Behind the smiles and handshakes on show tomorrow, and despite Prince Mohammed bin Salman’s attempts to be a poster boy for progress, there are some uncomfortable truths about his repressive government that must not be forgotten.

Saudi's Deputy Crown Prince Mohammed bin Salman on key visit to US

Life inside Saudi Arabia is brutal, with floggings and executions commonplace and elected government a distant dream. The country exports suffering, too. Their military intervention in Yemen’s civil war has led to thousands of civilian deaths and famine. According to Amnesty International, the Saudi attacks appear to have “deliberately targeted civilians and civilian objects such as hospitals, schools, markets and mosques”. Mohammed bin Salman hasn’t been a bystander in these attacks – he has overseen the three-year bombing campaign since day one.

And it’s not just Yemenis who have suffered at the hands of Saudi Arabian brutality. There’s also evidence to suggest Saudi Arabia has backed extremist Islamist groups wreaking terror across the world. The Saudis’ links with Isis, for example, are made plain in emails leaked from the office of Hillary Clinton, US Secretary of State from 2009 to 2013. They might be considered a close ally by Downing Street, but they’re also accused of aiding and abetting those who seek to harm us.

The record of the Saudi regime – and Prince Mohammed bin Salman’s role – make it clear to me that he should never have been offered the trappings of this visit. I was one of those who stood against a state visit for Donald Trump, but the case against this Saudi royal trip is even stronger.

No one is saying we should cut diplomatic ties entirely, or assume that Saudi Arabia will never change. It is the height of folly to refuse to speak with those whom you disagree with – and the positive, if very small, steps forward in Saudi domestic policy are indeed welcome. We’re simply demanding the terms of our relationship, and the lavishness of our welcome, are not set by the military industrial complex, or the British Government’s desperate desire to strike trade deals as we head towards Brexit.
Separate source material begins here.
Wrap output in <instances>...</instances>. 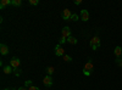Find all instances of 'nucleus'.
<instances>
[{"label":"nucleus","instance_id":"1a4fd4ad","mask_svg":"<svg viewBox=\"0 0 122 90\" xmlns=\"http://www.w3.org/2000/svg\"><path fill=\"white\" fill-rule=\"evenodd\" d=\"M0 52H1V55H7L9 54V46L6 44H0Z\"/></svg>","mask_w":122,"mask_h":90},{"label":"nucleus","instance_id":"a878e982","mask_svg":"<svg viewBox=\"0 0 122 90\" xmlns=\"http://www.w3.org/2000/svg\"><path fill=\"white\" fill-rule=\"evenodd\" d=\"M90 47H92V49H93V50H98V46H95V45H92Z\"/></svg>","mask_w":122,"mask_h":90},{"label":"nucleus","instance_id":"f03ea898","mask_svg":"<svg viewBox=\"0 0 122 90\" xmlns=\"http://www.w3.org/2000/svg\"><path fill=\"white\" fill-rule=\"evenodd\" d=\"M71 16H72V12H71L70 9H65V10H62V12H61V17H62V19H65V21H70Z\"/></svg>","mask_w":122,"mask_h":90},{"label":"nucleus","instance_id":"4468645a","mask_svg":"<svg viewBox=\"0 0 122 90\" xmlns=\"http://www.w3.org/2000/svg\"><path fill=\"white\" fill-rule=\"evenodd\" d=\"M45 71H46V74H48V76H51V74L55 72V68L51 67V66H49V67L45 68Z\"/></svg>","mask_w":122,"mask_h":90},{"label":"nucleus","instance_id":"4be33fe9","mask_svg":"<svg viewBox=\"0 0 122 90\" xmlns=\"http://www.w3.org/2000/svg\"><path fill=\"white\" fill-rule=\"evenodd\" d=\"M116 63H117L120 67H122V58H116Z\"/></svg>","mask_w":122,"mask_h":90},{"label":"nucleus","instance_id":"aec40b11","mask_svg":"<svg viewBox=\"0 0 122 90\" xmlns=\"http://www.w3.org/2000/svg\"><path fill=\"white\" fill-rule=\"evenodd\" d=\"M29 4L30 5H38L39 4V0H29Z\"/></svg>","mask_w":122,"mask_h":90},{"label":"nucleus","instance_id":"a211bd4d","mask_svg":"<svg viewBox=\"0 0 122 90\" xmlns=\"http://www.w3.org/2000/svg\"><path fill=\"white\" fill-rule=\"evenodd\" d=\"M14 74L15 76H20L21 74V69L20 68H14Z\"/></svg>","mask_w":122,"mask_h":90},{"label":"nucleus","instance_id":"9d476101","mask_svg":"<svg viewBox=\"0 0 122 90\" xmlns=\"http://www.w3.org/2000/svg\"><path fill=\"white\" fill-rule=\"evenodd\" d=\"M114 54L116 57H122V47L121 46H116L114 50Z\"/></svg>","mask_w":122,"mask_h":90},{"label":"nucleus","instance_id":"b1692460","mask_svg":"<svg viewBox=\"0 0 122 90\" xmlns=\"http://www.w3.org/2000/svg\"><path fill=\"white\" fill-rule=\"evenodd\" d=\"M82 4V0H75V5H81Z\"/></svg>","mask_w":122,"mask_h":90},{"label":"nucleus","instance_id":"f3484780","mask_svg":"<svg viewBox=\"0 0 122 90\" xmlns=\"http://www.w3.org/2000/svg\"><path fill=\"white\" fill-rule=\"evenodd\" d=\"M62 57H64V61H66V62H71V61H72V57H71L70 55H64Z\"/></svg>","mask_w":122,"mask_h":90},{"label":"nucleus","instance_id":"393cba45","mask_svg":"<svg viewBox=\"0 0 122 90\" xmlns=\"http://www.w3.org/2000/svg\"><path fill=\"white\" fill-rule=\"evenodd\" d=\"M17 90H28V88H26V86H22V88H18Z\"/></svg>","mask_w":122,"mask_h":90},{"label":"nucleus","instance_id":"bb28decb","mask_svg":"<svg viewBox=\"0 0 122 90\" xmlns=\"http://www.w3.org/2000/svg\"><path fill=\"white\" fill-rule=\"evenodd\" d=\"M3 90H10V89H7V88H5V89H3Z\"/></svg>","mask_w":122,"mask_h":90},{"label":"nucleus","instance_id":"6ab92c4d","mask_svg":"<svg viewBox=\"0 0 122 90\" xmlns=\"http://www.w3.org/2000/svg\"><path fill=\"white\" fill-rule=\"evenodd\" d=\"M25 86H26V88L32 86V81H26V82H25Z\"/></svg>","mask_w":122,"mask_h":90},{"label":"nucleus","instance_id":"39448f33","mask_svg":"<svg viewBox=\"0 0 122 90\" xmlns=\"http://www.w3.org/2000/svg\"><path fill=\"white\" fill-rule=\"evenodd\" d=\"M81 19H82V21H84V22H87L88 19H89V12H88V10H81Z\"/></svg>","mask_w":122,"mask_h":90},{"label":"nucleus","instance_id":"0eeeda50","mask_svg":"<svg viewBox=\"0 0 122 90\" xmlns=\"http://www.w3.org/2000/svg\"><path fill=\"white\" fill-rule=\"evenodd\" d=\"M61 37H64V38H68L71 37V28L70 27H64L62 28V32H61Z\"/></svg>","mask_w":122,"mask_h":90},{"label":"nucleus","instance_id":"f8f14e48","mask_svg":"<svg viewBox=\"0 0 122 90\" xmlns=\"http://www.w3.org/2000/svg\"><path fill=\"white\" fill-rule=\"evenodd\" d=\"M10 4H11V0H1L0 1V9H4L5 6H7Z\"/></svg>","mask_w":122,"mask_h":90},{"label":"nucleus","instance_id":"f257e3e1","mask_svg":"<svg viewBox=\"0 0 122 90\" xmlns=\"http://www.w3.org/2000/svg\"><path fill=\"white\" fill-rule=\"evenodd\" d=\"M93 68H94V66H93V62H92V58H89V60H88V62L84 65L83 74H84V76H90L92 72H93Z\"/></svg>","mask_w":122,"mask_h":90},{"label":"nucleus","instance_id":"6e6552de","mask_svg":"<svg viewBox=\"0 0 122 90\" xmlns=\"http://www.w3.org/2000/svg\"><path fill=\"white\" fill-rule=\"evenodd\" d=\"M92 45H95V46H100L101 45V42H100V39H99V37H93L90 39V46Z\"/></svg>","mask_w":122,"mask_h":90},{"label":"nucleus","instance_id":"9b49d317","mask_svg":"<svg viewBox=\"0 0 122 90\" xmlns=\"http://www.w3.org/2000/svg\"><path fill=\"white\" fill-rule=\"evenodd\" d=\"M3 72H4L5 74H10V73L14 72V68H12L11 66H5V67L3 68Z\"/></svg>","mask_w":122,"mask_h":90},{"label":"nucleus","instance_id":"2eb2a0df","mask_svg":"<svg viewBox=\"0 0 122 90\" xmlns=\"http://www.w3.org/2000/svg\"><path fill=\"white\" fill-rule=\"evenodd\" d=\"M21 4H22L21 0H11V5H14V6H20Z\"/></svg>","mask_w":122,"mask_h":90},{"label":"nucleus","instance_id":"412c9836","mask_svg":"<svg viewBox=\"0 0 122 90\" xmlns=\"http://www.w3.org/2000/svg\"><path fill=\"white\" fill-rule=\"evenodd\" d=\"M65 42H67V39H66V38H64V37H61V38H60V40H59V44L61 45V44H64Z\"/></svg>","mask_w":122,"mask_h":90},{"label":"nucleus","instance_id":"20e7f679","mask_svg":"<svg viewBox=\"0 0 122 90\" xmlns=\"http://www.w3.org/2000/svg\"><path fill=\"white\" fill-rule=\"evenodd\" d=\"M55 55H56V56H64V55H65V49L61 46L60 44H57V45L55 46Z\"/></svg>","mask_w":122,"mask_h":90},{"label":"nucleus","instance_id":"423d86ee","mask_svg":"<svg viewBox=\"0 0 122 90\" xmlns=\"http://www.w3.org/2000/svg\"><path fill=\"white\" fill-rule=\"evenodd\" d=\"M43 84L46 85V86H51L53 85V78H51V76H45L43 78Z\"/></svg>","mask_w":122,"mask_h":90},{"label":"nucleus","instance_id":"7ed1b4c3","mask_svg":"<svg viewBox=\"0 0 122 90\" xmlns=\"http://www.w3.org/2000/svg\"><path fill=\"white\" fill-rule=\"evenodd\" d=\"M20 65H21V61H20V58L14 56L11 60H10V66H11L12 68H18Z\"/></svg>","mask_w":122,"mask_h":90},{"label":"nucleus","instance_id":"ddd939ff","mask_svg":"<svg viewBox=\"0 0 122 90\" xmlns=\"http://www.w3.org/2000/svg\"><path fill=\"white\" fill-rule=\"evenodd\" d=\"M77 39L75 38V37H72V35H71V37H68L67 38V43H70V44H72V45H75V44H77Z\"/></svg>","mask_w":122,"mask_h":90},{"label":"nucleus","instance_id":"dca6fc26","mask_svg":"<svg viewBox=\"0 0 122 90\" xmlns=\"http://www.w3.org/2000/svg\"><path fill=\"white\" fill-rule=\"evenodd\" d=\"M78 18H79V16L77 14H72V16H71V18H70V21H78Z\"/></svg>","mask_w":122,"mask_h":90},{"label":"nucleus","instance_id":"5701e85b","mask_svg":"<svg viewBox=\"0 0 122 90\" xmlns=\"http://www.w3.org/2000/svg\"><path fill=\"white\" fill-rule=\"evenodd\" d=\"M28 90H39V88H37V86L32 85V86H29V88H28Z\"/></svg>","mask_w":122,"mask_h":90}]
</instances>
Instead of falling over ourselves to appease Saudi Arabia, we should reset our relationship on equal footing, by ending all arms sales to the regime. Such a move isn’t easy because the arms industry exists at the nexus between our country’s industrial and foreign policies. Changing course isn’t just a foreign policy decision; it affects our industrial strategy too. That’s why we must accompany the end of arms exports to repressive regimes with a 21st-century industrial policy, which turns jobs in the industry into employment for the future.
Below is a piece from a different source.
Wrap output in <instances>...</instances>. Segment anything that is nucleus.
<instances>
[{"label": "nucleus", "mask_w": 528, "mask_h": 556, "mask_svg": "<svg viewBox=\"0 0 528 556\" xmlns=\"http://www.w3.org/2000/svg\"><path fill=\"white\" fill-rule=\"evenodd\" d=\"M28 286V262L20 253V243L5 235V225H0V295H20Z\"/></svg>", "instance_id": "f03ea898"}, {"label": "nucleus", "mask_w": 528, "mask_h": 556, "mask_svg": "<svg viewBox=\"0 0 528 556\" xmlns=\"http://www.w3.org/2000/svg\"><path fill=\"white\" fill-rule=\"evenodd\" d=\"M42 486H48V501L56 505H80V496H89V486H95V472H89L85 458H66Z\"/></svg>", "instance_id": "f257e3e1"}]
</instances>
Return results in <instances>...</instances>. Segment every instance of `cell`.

Tory MPs are increasingly desperate to sling mud at political opponents for their relationships with foreign regimes, but it’s about time they got their own house in order. We should be in no doubt that the arms sales that may be agreed this week could feed wars and repression in the future – and as such we should be banning those sales for our own security as much as anything else.

Tomorrow, people will gather outside Downing Street demanding this Government ends its cosy embrace of the head-choppers of Riyadh. The message is clear: British diplomacy shouldn’t compromise on human rights, nor should it bend to the will of arms manufacturers.

At this most crucial time, Britain should send a signal to the world: we won’t roll out the red carpet for dangerous men who refuse to comply with at least the minimum standards of decency towards their fellow human beings.